Monday, May 27, 2019


I never knew what the phrase "Noli me tangere" meant until I did a bit of research on the Philippines where it is the title of the most important novel in the country.  As the person wrote the Wiki entry put it:  "Noli Me Tángere (Latin for Touch me not) is a novel written by José Rizal, one of the national heroes of the Philippines, during the colonization of the country by Spain to describe perceived inequities of the Spanish Catholic priests and the ruling government.

"Originally written in Spanish, the book is more commonly published and read in the Philippines in either Tagalog or English. Together with its sequel, El Filibusterismo, the reading of Noli is obligatory for high school students throughout the country. The two novels are widely considered as the national epic of the Philippines and are performed in non-musical operas throughout the country."

But literature comes in layers and in this case the title comes from the Catholic layer of Philippino culture.  It has also been used in other countries to make different points..  The sentiment is repeated by people who are too hurt to accept sensation or intimacy, or as advice to people who are refusing the future.  It can also be a deathbed sentiment.  In the Christian first-use, it suggests that after death, when resurrected, one cannot be owned or embraced as in ordinary life. 

(Wiki) "Noli me tangere ('touch me not') is the Latin version of a phrase spoken, according to John 20:17, by Jesus to Mary Magdalene when she recognized him after his resurrection. The biblical scene gave birth to a long series of depictions in Christian art from Late Antiquity to the present. The original Koine Greek phrase, Μή μου πτου (mē mou haptou), is better represented in translation as "cease holding on to me" or "stop clinging to me", i.e. an ongoing action, not one done in a single moment."

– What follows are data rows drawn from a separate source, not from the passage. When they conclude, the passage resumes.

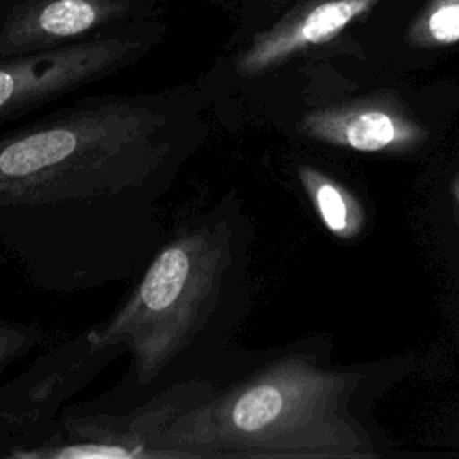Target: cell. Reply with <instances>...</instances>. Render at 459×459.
Here are the masks:
<instances>
[{
    "mask_svg": "<svg viewBox=\"0 0 459 459\" xmlns=\"http://www.w3.org/2000/svg\"><path fill=\"white\" fill-rule=\"evenodd\" d=\"M127 11L129 0H18L0 29V57L57 47Z\"/></svg>",
    "mask_w": 459,
    "mask_h": 459,
    "instance_id": "obj_6",
    "label": "cell"
},
{
    "mask_svg": "<svg viewBox=\"0 0 459 459\" xmlns=\"http://www.w3.org/2000/svg\"><path fill=\"white\" fill-rule=\"evenodd\" d=\"M142 50L131 38H95L5 57L0 63V117L27 109L93 82L127 65Z\"/></svg>",
    "mask_w": 459,
    "mask_h": 459,
    "instance_id": "obj_4",
    "label": "cell"
},
{
    "mask_svg": "<svg viewBox=\"0 0 459 459\" xmlns=\"http://www.w3.org/2000/svg\"><path fill=\"white\" fill-rule=\"evenodd\" d=\"M385 0H305L256 32L237 57V72L251 77L337 38L351 22Z\"/></svg>",
    "mask_w": 459,
    "mask_h": 459,
    "instance_id": "obj_5",
    "label": "cell"
},
{
    "mask_svg": "<svg viewBox=\"0 0 459 459\" xmlns=\"http://www.w3.org/2000/svg\"><path fill=\"white\" fill-rule=\"evenodd\" d=\"M237 237L228 217L178 233L151 262L129 301L90 339L127 350L140 384H149L197 344L235 271Z\"/></svg>",
    "mask_w": 459,
    "mask_h": 459,
    "instance_id": "obj_3",
    "label": "cell"
},
{
    "mask_svg": "<svg viewBox=\"0 0 459 459\" xmlns=\"http://www.w3.org/2000/svg\"><path fill=\"white\" fill-rule=\"evenodd\" d=\"M303 131L316 140L362 152L402 151L425 140V129L384 100H353L308 113Z\"/></svg>",
    "mask_w": 459,
    "mask_h": 459,
    "instance_id": "obj_7",
    "label": "cell"
},
{
    "mask_svg": "<svg viewBox=\"0 0 459 459\" xmlns=\"http://www.w3.org/2000/svg\"><path fill=\"white\" fill-rule=\"evenodd\" d=\"M450 190H452V195H454V199H455V203L459 206V174L454 178V181L450 185Z\"/></svg>",
    "mask_w": 459,
    "mask_h": 459,
    "instance_id": "obj_10",
    "label": "cell"
},
{
    "mask_svg": "<svg viewBox=\"0 0 459 459\" xmlns=\"http://www.w3.org/2000/svg\"><path fill=\"white\" fill-rule=\"evenodd\" d=\"M4 138L2 206H43L140 186L174 149L172 118L133 100L79 108Z\"/></svg>",
    "mask_w": 459,
    "mask_h": 459,
    "instance_id": "obj_2",
    "label": "cell"
},
{
    "mask_svg": "<svg viewBox=\"0 0 459 459\" xmlns=\"http://www.w3.org/2000/svg\"><path fill=\"white\" fill-rule=\"evenodd\" d=\"M350 380L307 355L265 364L212 400L179 412L160 457H362L346 414Z\"/></svg>",
    "mask_w": 459,
    "mask_h": 459,
    "instance_id": "obj_1",
    "label": "cell"
},
{
    "mask_svg": "<svg viewBox=\"0 0 459 459\" xmlns=\"http://www.w3.org/2000/svg\"><path fill=\"white\" fill-rule=\"evenodd\" d=\"M405 41L414 48L459 43V0H429L407 27Z\"/></svg>",
    "mask_w": 459,
    "mask_h": 459,
    "instance_id": "obj_9",
    "label": "cell"
},
{
    "mask_svg": "<svg viewBox=\"0 0 459 459\" xmlns=\"http://www.w3.org/2000/svg\"><path fill=\"white\" fill-rule=\"evenodd\" d=\"M299 178L321 221L333 235L351 238L360 231L364 212L359 201L342 185L310 167H303Z\"/></svg>",
    "mask_w": 459,
    "mask_h": 459,
    "instance_id": "obj_8",
    "label": "cell"
}]
</instances>
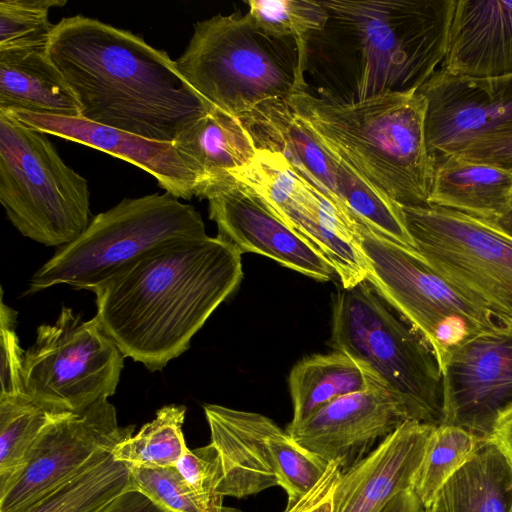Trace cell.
Here are the masks:
<instances>
[{
    "instance_id": "cell-22",
    "label": "cell",
    "mask_w": 512,
    "mask_h": 512,
    "mask_svg": "<svg viewBox=\"0 0 512 512\" xmlns=\"http://www.w3.org/2000/svg\"><path fill=\"white\" fill-rule=\"evenodd\" d=\"M194 173V196L208 197L256 157V147L240 118L213 108L183 131L173 142Z\"/></svg>"
},
{
    "instance_id": "cell-40",
    "label": "cell",
    "mask_w": 512,
    "mask_h": 512,
    "mask_svg": "<svg viewBox=\"0 0 512 512\" xmlns=\"http://www.w3.org/2000/svg\"><path fill=\"white\" fill-rule=\"evenodd\" d=\"M423 509L418 497L412 489L394 497L382 512H421Z\"/></svg>"
},
{
    "instance_id": "cell-17",
    "label": "cell",
    "mask_w": 512,
    "mask_h": 512,
    "mask_svg": "<svg viewBox=\"0 0 512 512\" xmlns=\"http://www.w3.org/2000/svg\"><path fill=\"white\" fill-rule=\"evenodd\" d=\"M409 420L400 401L383 385L339 397L306 421L286 427L302 447L342 472L376 442Z\"/></svg>"
},
{
    "instance_id": "cell-5",
    "label": "cell",
    "mask_w": 512,
    "mask_h": 512,
    "mask_svg": "<svg viewBox=\"0 0 512 512\" xmlns=\"http://www.w3.org/2000/svg\"><path fill=\"white\" fill-rule=\"evenodd\" d=\"M175 62L212 108L236 118L306 89L296 42L266 35L240 12L197 22Z\"/></svg>"
},
{
    "instance_id": "cell-24",
    "label": "cell",
    "mask_w": 512,
    "mask_h": 512,
    "mask_svg": "<svg viewBox=\"0 0 512 512\" xmlns=\"http://www.w3.org/2000/svg\"><path fill=\"white\" fill-rule=\"evenodd\" d=\"M512 173L499 167L446 155L435 159L428 204L490 221L506 208Z\"/></svg>"
},
{
    "instance_id": "cell-41",
    "label": "cell",
    "mask_w": 512,
    "mask_h": 512,
    "mask_svg": "<svg viewBox=\"0 0 512 512\" xmlns=\"http://www.w3.org/2000/svg\"><path fill=\"white\" fill-rule=\"evenodd\" d=\"M485 222L498 232L512 239V194L504 211L495 219Z\"/></svg>"
},
{
    "instance_id": "cell-25",
    "label": "cell",
    "mask_w": 512,
    "mask_h": 512,
    "mask_svg": "<svg viewBox=\"0 0 512 512\" xmlns=\"http://www.w3.org/2000/svg\"><path fill=\"white\" fill-rule=\"evenodd\" d=\"M436 512H512V467L489 438L446 482Z\"/></svg>"
},
{
    "instance_id": "cell-1",
    "label": "cell",
    "mask_w": 512,
    "mask_h": 512,
    "mask_svg": "<svg viewBox=\"0 0 512 512\" xmlns=\"http://www.w3.org/2000/svg\"><path fill=\"white\" fill-rule=\"evenodd\" d=\"M241 254L218 235L159 246L92 290L96 315L125 357L161 370L238 289Z\"/></svg>"
},
{
    "instance_id": "cell-38",
    "label": "cell",
    "mask_w": 512,
    "mask_h": 512,
    "mask_svg": "<svg viewBox=\"0 0 512 512\" xmlns=\"http://www.w3.org/2000/svg\"><path fill=\"white\" fill-rule=\"evenodd\" d=\"M101 512H167L144 493L131 488L118 496Z\"/></svg>"
},
{
    "instance_id": "cell-36",
    "label": "cell",
    "mask_w": 512,
    "mask_h": 512,
    "mask_svg": "<svg viewBox=\"0 0 512 512\" xmlns=\"http://www.w3.org/2000/svg\"><path fill=\"white\" fill-rule=\"evenodd\" d=\"M0 304V397L23 393L22 366L24 353L16 333L17 312L4 303L1 288Z\"/></svg>"
},
{
    "instance_id": "cell-4",
    "label": "cell",
    "mask_w": 512,
    "mask_h": 512,
    "mask_svg": "<svg viewBox=\"0 0 512 512\" xmlns=\"http://www.w3.org/2000/svg\"><path fill=\"white\" fill-rule=\"evenodd\" d=\"M287 102L324 146L375 188L400 205L428 204L435 161L426 145L421 94L342 102L303 89Z\"/></svg>"
},
{
    "instance_id": "cell-28",
    "label": "cell",
    "mask_w": 512,
    "mask_h": 512,
    "mask_svg": "<svg viewBox=\"0 0 512 512\" xmlns=\"http://www.w3.org/2000/svg\"><path fill=\"white\" fill-rule=\"evenodd\" d=\"M58 414L25 394L0 397V494L22 472L40 434Z\"/></svg>"
},
{
    "instance_id": "cell-42",
    "label": "cell",
    "mask_w": 512,
    "mask_h": 512,
    "mask_svg": "<svg viewBox=\"0 0 512 512\" xmlns=\"http://www.w3.org/2000/svg\"><path fill=\"white\" fill-rule=\"evenodd\" d=\"M211 512H241L240 510H237L235 508L231 507H224L223 505L221 507L216 508L215 510Z\"/></svg>"
},
{
    "instance_id": "cell-11",
    "label": "cell",
    "mask_w": 512,
    "mask_h": 512,
    "mask_svg": "<svg viewBox=\"0 0 512 512\" xmlns=\"http://www.w3.org/2000/svg\"><path fill=\"white\" fill-rule=\"evenodd\" d=\"M416 251L469 299L512 318V239L485 221L436 205H401Z\"/></svg>"
},
{
    "instance_id": "cell-14",
    "label": "cell",
    "mask_w": 512,
    "mask_h": 512,
    "mask_svg": "<svg viewBox=\"0 0 512 512\" xmlns=\"http://www.w3.org/2000/svg\"><path fill=\"white\" fill-rule=\"evenodd\" d=\"M108 399L80 412L60 413L44 428L22 472L0 494V512H23L130 438Z\"/></svg>"
},
{
    "instance_id": "cell-12",
    "label": "cell",
    "mask_w": 512,
    "mask_h": 512,
    "mask_svg": "<svg viewBox=\"0 0 512 512\" xmlns=\"http://www.w3.org/2000/svg\"><path fill=\"white\" fill-rule=\"evenodd\" d=\"M217 452L220 497L257 494L273 486L294 504L323 475L329 463L302 447L270 418L218 404L203 406Z\"/></svg>"
},
{
    "instance_id": "cell-9",
    "label": "cell",
    "mask_w": 512,
    "mask_h": 512,
    "mask_svg": "<svg viewBox=\"0 0 512 512\" xmlns=\"http://www.w3.org/2000/svg\"><path fill=\"white\" fill-rule=\"evenodd\" d=\"M367 281L423 337L440 370L449 353L493 327L500 315L475 303L431 269L420 254L359 222Z\"/></svg>"
},
{
    "instance_id": "cell-6",
    "label": "cell",
    "mask_w": 512,
    "mask_h": 512,
    "mask_svg": "<svg viewBox=\"0 0 512 512\" xmlns=\"http://www.w3.org/2000/svg\"><path fill=\"white\" fill-rule=\"evenodd\" d=\"M331 332L334 351L369 368L409 420L443 424L442 374L433 350L369 281L338 289Z\"/></svg>"
},
{
    "instance_id": "cell-20",
    "label": "cell",
    "mask_w": 512,
    "mask_h": 512,
    "mask_svg": "<svg viewBox=\"0 0 512 512\" xmlns=\"http://www.w3.org/2000/svg\"><path fill=\"white\" fill-rule=\"evenodd\" d=\"M445 71L473 79L512 75V1L456 0Z\"/></svg>"
},
{
    "instance_id": "cell-7",
    "label": "cell",
    "mask_w": 512,
    "mask_h": 512,
    "mask_svg": "<svg viewBox=\"0 0 512 512\" xmlns=\"http://www.w3.org/2000/svg\"><path fill=\"white\" fill-rule=\"evenodd\" d=\"M200 213L171 194L125 198L94 216L86 230L31 277L28 293L58 284L93 290L164 244L206 237Z\"/></svg>"
},
{
    "instance_id": "cell-34",
    "label": "cell",
    "mask_w": 512,
    "mask_h": 512,
    "mask_svg": "<svg viewBox=\"0 0 512 512\" xmlns=\"http://www.w3.org/2000/svg\"><path fill=\"white\" fill-rule=\"evenodd\" d=\"M446 155H456L512 173V116L458 141L439 157Z\"/></svg>"
},
{
    "instance_id": "cell-23",
    "label": "cell",
    "mask_w": 512,
    "mask_h": 512,
    "mask_svg": "<svg viewBox=\"0 0 512 512\" xmlns=\"http://www.w3.org/2000/svg\"><path fill=\"white\" fill-rule=\"evenodd\" d=\"M0 111L80 118L78 101L46 50L0 51Z\"/></svg>"
},
{
    "instance_id": "cell-10",
    "label": "cell",
    "mask_w": 512,
    "mask_h": 512,
    "mask_svg": "<svg viewBox=\"0 0 512 512\" xmlns=\"http://www.w3.org/2000/svg\"><path fill=\"white\" fill-rule=\"evenodd\" d=\"M124 358L97 315L84 321L63 306L24 353L23 393L58 413L83 411L115 393Z\"/></svg>"
},
{
    "instance_id": "cell-30",
    "label": "cell",
    "mask_w": 512,
    "mask_h": 512,
    "mask_svg": "<svg viewBox=\"0 0 512 512\" xmlns=\"http://www.w3.org/2000/svg\"><path fill=\"white\" fill-rule=\"evenodd\" d=\"M483 439L456 425L434 428L415 478L413 491L430 508L446 482L469 460Z\"/></svg>"
},
{
    "instance_id": "cell-39",
    "label": "cell",
    "mask_w": 512,
    "mask_h": 512,
    "mask_svg": "<svg viewBox=\"0 0 512 512\" xmlns=\"http://www.w3.org/2000/svg\"><path fill=\"white\" fill-rule=\"evenodd\" d=\"M489 439L512 467V404L496 418Z\"/></svg>"
},
{
    "instance_id": "cell-35",
    "label": "cell",
    "mask_w": 512,
    "mask_h": 512,
    "mask_svg": "<svg viewBox=\"0 0 512 512\" xmlns=\"http://www.w3.org/2000/svg\"><path fill=\"white\" fill-rule=\"evenodd\" d=\"M176 468L205 512L222 506L223 498L216 493L220 481V466L216 449L211 443L194 450L188 449L177 462Z\"/></svg>"
},
{
    "instance_id": "cell-16",
    "label": "cell",
    "mask_w": 512,
    "mask_h": 512,
    "mask_svg": "<svg viewBox=\"0 0 512 512\" xmlns=\"http://www.w3.org/2000/svg\"><path fill=\"white\" fill-rule=\"evenodd\" d=\"M207 200L209 218L216 223L218 236L241 253L266 256L322 282L337 275L327 258L284 222L249 185L233 178Z\"/></svg>"
},
{
    "instance_id": "cell-33",
    "label": "cell",
    "mask_w": 512,
    "mask_h": 512,
    "mask_svg": "<svg viewBox=\"0 0 512 512\" xmlns=\"http://www.w3.org/2000/svg\"><path fill=\"white\" fill-rule=\"evenodd\" d=\"M134 488L167 512H205L176 466H128Z\"/></svg>"
},
{
    "instance_id": "cell-18",
    "label": "cell",
    "mask_w": 512,
    "mask_h": 512,
    "mask_svg": "<svg viewBox=\"0 0 512 512\" xmlns=\"http://www.w3.org/2000/svg\"><path fill=\"white\" fill-rule=\"evenodd\" d=\"M435 427L407 420L342 472L333 512H382L398 494L413 489Z\"/></svg>"
},
{
    "instance_id": "cell-29",
    "label": "cell",
    "mask_w": 512,
    "mask_h": 512,
    "mask_svg": "<svg viewBox=\"0 0 512 512\" xmlns=\"http://www.w3.org/2000/svg\"><path fill=\"white\" fill-rule=\"evenodd\" d=\"M185 413L184 405L158 409L153 420L112 450L113 458L127 466H176L189 449L182 430Z\"/></svg>"
},
{
    "instance_id": "cell-43",
    "label": "cell",
    "mask_w": 512,
    "mask_h": 512,
    "mask_svg": "<svg viewBox=\"0 0 512 512\" xmlns=\"http://www.w3.org/2000/svg\"><path fill=\"white\" fill-rule=\"evenodd\" d=\"M421 512H436L433 507L423 508Z\"/></svg>"
},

The Book of John is concerned with the whole dilemma of whether Jesus, since he is the body/conceived Son of God who is supernatural, is still somehow human as promised.  The phrase might be used by a biographer who wants to break up some stereotypical notion or point of view, to let some new interpretation come through.  Giving up what is already assumed to be known, real, and proven is one of the most difficult human problems.  

While political assumptions are being shredded everyday, and one whole party refuses to give an inch, the balking becomes more and more maddening, esp. since the planet itself has no problem with giving up what has been true before, and we plunge ever closer to climate disaster.

The weirdest translation of the phrase has been noted by the Austro-Hungarian writer Ferdinand Blumentritt  -- that "Noli Me Tángere" was a name used by local Filipinos for cancer of the eyelids. Rizal, the author, was an ophthalmologist.  Actually, it sounds like a good phrase to be tattooed on a stand-alone person.  The novel itself is a century old and published in both English and Tagalog.  Can Tagalog be considered an indigenous language?  It's also a vid on YouTube.  

Once Bob and I were out in a field trying to catch our horses.  I came across a nest in the grass with eggs but no bird just then.  I touched one egg ever-so gently with the tip of a finger to see if were warm.  Bob saw me do it and scolded me.  "Now that you've touched the egg, the mother bird will smell you and abandon the eggs.  You just murdered."  I still feel badly about it.

But that's nothing compared to leaving Browning, marriage, love and having to say, "No, don't hold me back.  I've got to do this."

"The loveliest episode of Holy Week – Christ rises from the potting shed.  Only the subtlest artists choose to include this still, small scene of calm after the horrors of the Passion in their Easter cycles.  An article by Laura Freeman › Painting reviews."  I didn't really know this story.

Here's a rather scary dance about the phrase.  

I only know two Philippinos.  One was an artist who owned two houses on the block where I grew up in Portland.  He was best friends with my mother and brother.  They shared a cat  ("Mokley") which was quite touchable, since it was not feral.  Many feral cats cannot be touched.

The other was a student in Heart Butte, a mix of Phillipino and Blackfeet because his mother had been sent on relocation to a city where she ended up in the "ghetto" where all the poor people, sequestered from the mainstream who didn't want to touch them, were gathered in a patchwork of origins.  So here we have examples of why people don't stay separated -- one is governments who meddle and move people around and the other is artists who are always moving around in search of ideas.  We are all mongrels.  Which is one reason we may want to test each other, touching to feel for the truth.

Museums always say "Do Not Touch".  Some plants can be killed or stunted if touched by people.  The phrase is a warning.  And yet, if we read or watch a story that moves us, we say it is "touching."  So that's why it's a phrase that persists, that shows up in surprising places.